Nearly 6,000 workers at Belfast aerospace company Shorts will this week vote on a new pay offer. Ballot papers are going out today amid warnings from the management that jobs will be at risk if the offer is rejected and industrial action resumed.
After lengthy negotiations at the Labour Relations Agency in Belfast last Sunday, unions agreed to call off a week-long overtime ban and Friday half-day strikes while the new offer was put to their members.
A Shorts spokesman said the "revised offer" amounted to 3.75 per cent in the first year, 3.2 per cent in the second, 3.1 per cent in the third and 3.35 per cent in the fourth - with inflation protection in years two, three and four. The previous offer, which had been rejected by the unions, was 3 per cent a year with an inflation review in the fourth.

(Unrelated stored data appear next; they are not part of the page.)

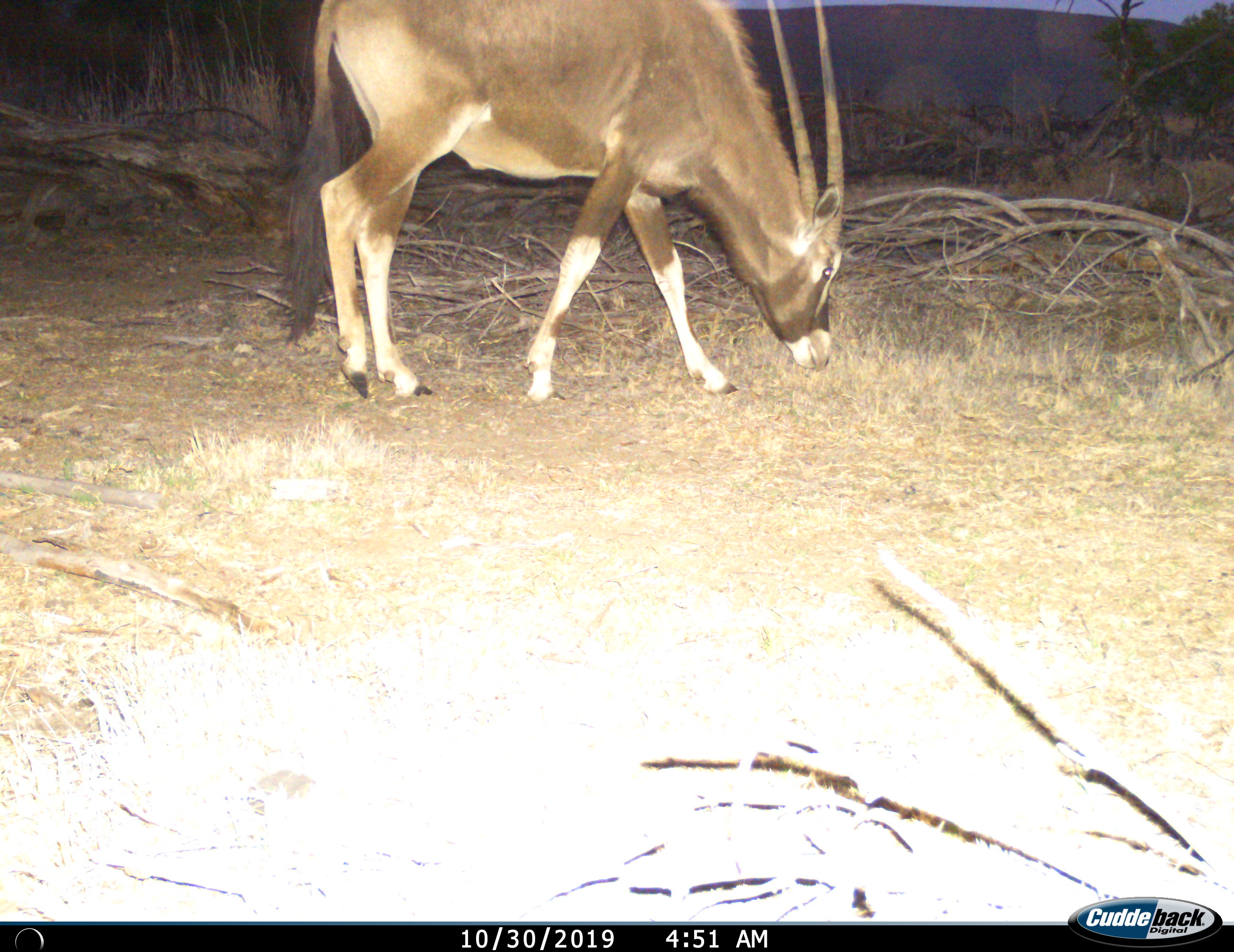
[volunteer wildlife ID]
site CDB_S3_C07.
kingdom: Animalia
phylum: Chordata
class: Mammalia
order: Artiodactyla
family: Bovidae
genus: Oryx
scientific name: Oryx gazella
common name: gemsbok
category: oryx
Oryx (gemsbok) (Oryx gazella), count 1. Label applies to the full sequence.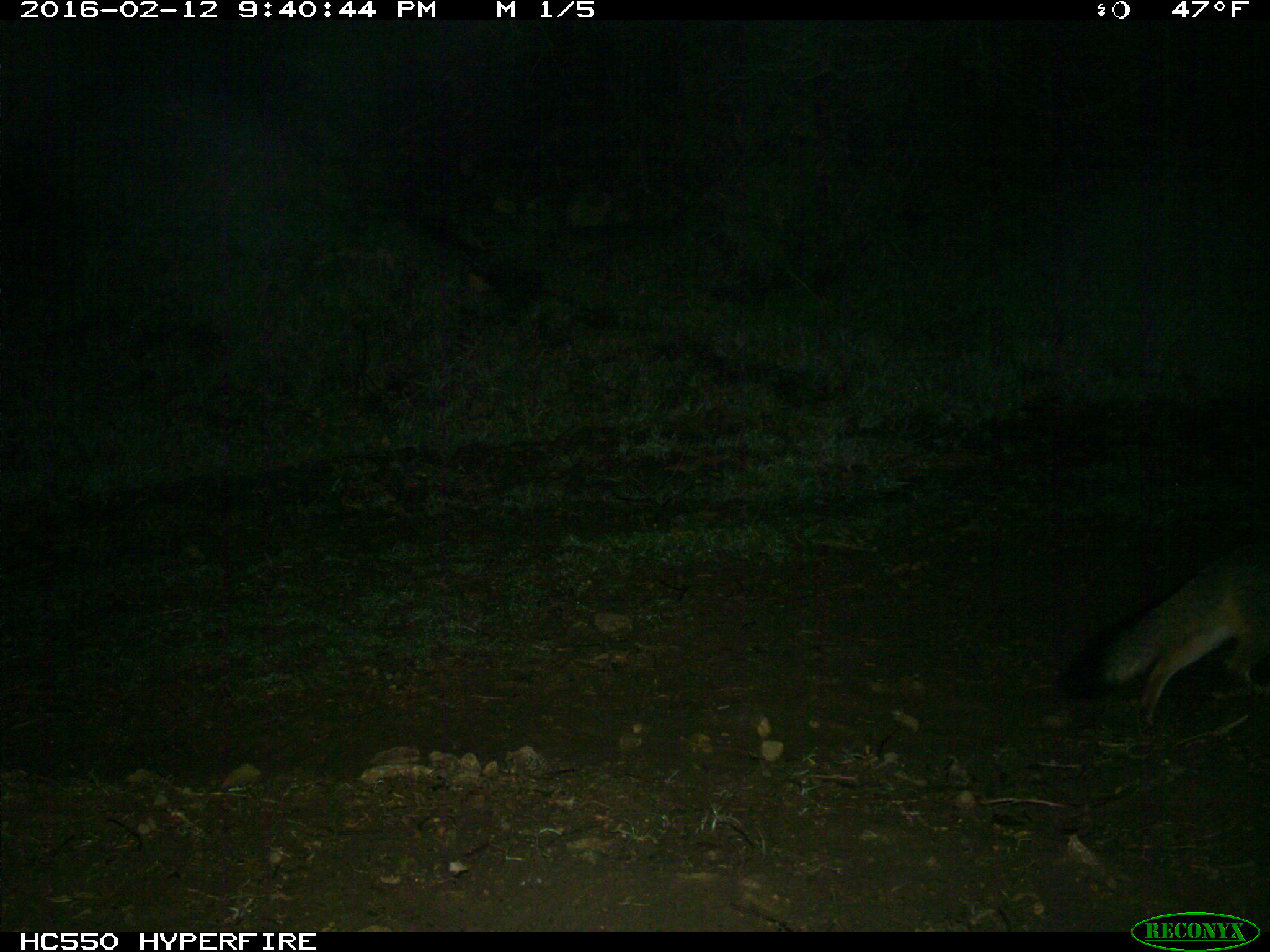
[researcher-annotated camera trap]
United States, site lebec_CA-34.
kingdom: Animalia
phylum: Chordata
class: Mammalia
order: Carnivora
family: Canidae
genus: Urocyon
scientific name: Urocyon cinereoargenteus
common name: gray fox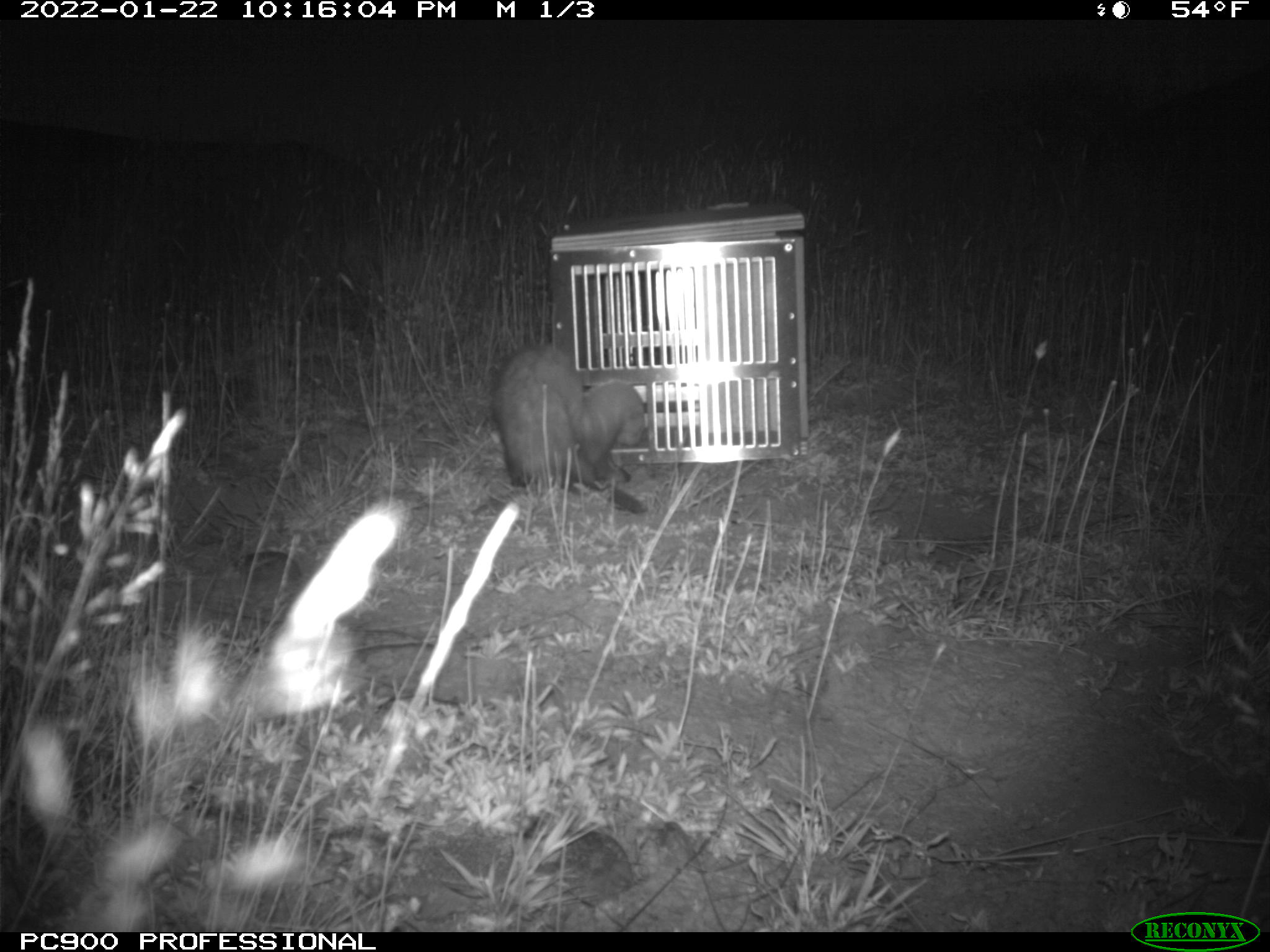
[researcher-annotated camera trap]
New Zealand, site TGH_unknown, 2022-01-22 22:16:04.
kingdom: Animalia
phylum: Chordata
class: Mammalia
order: Carnivora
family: Mustelidae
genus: Mustela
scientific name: Mustela furo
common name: ferret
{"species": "ferret (Mustela furo)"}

It will be a week of soul searching for the employees as they decide whether to accept or reject an offer which still falls short of what they wanted. Management has warned there would be a "significant risk to jobs" if the offer is rejected and industrial action re-started.
The yard earlier this year began a major recruitment drive as part of a £100 million sterling (€162 million) investment being carried out to cope with an increased workload created by a jump in orders for aircraft from its Canadian parent Bombardier.
The company warned that new work and some already at the yard could be moved elsewhere if there is any threat to delivery times.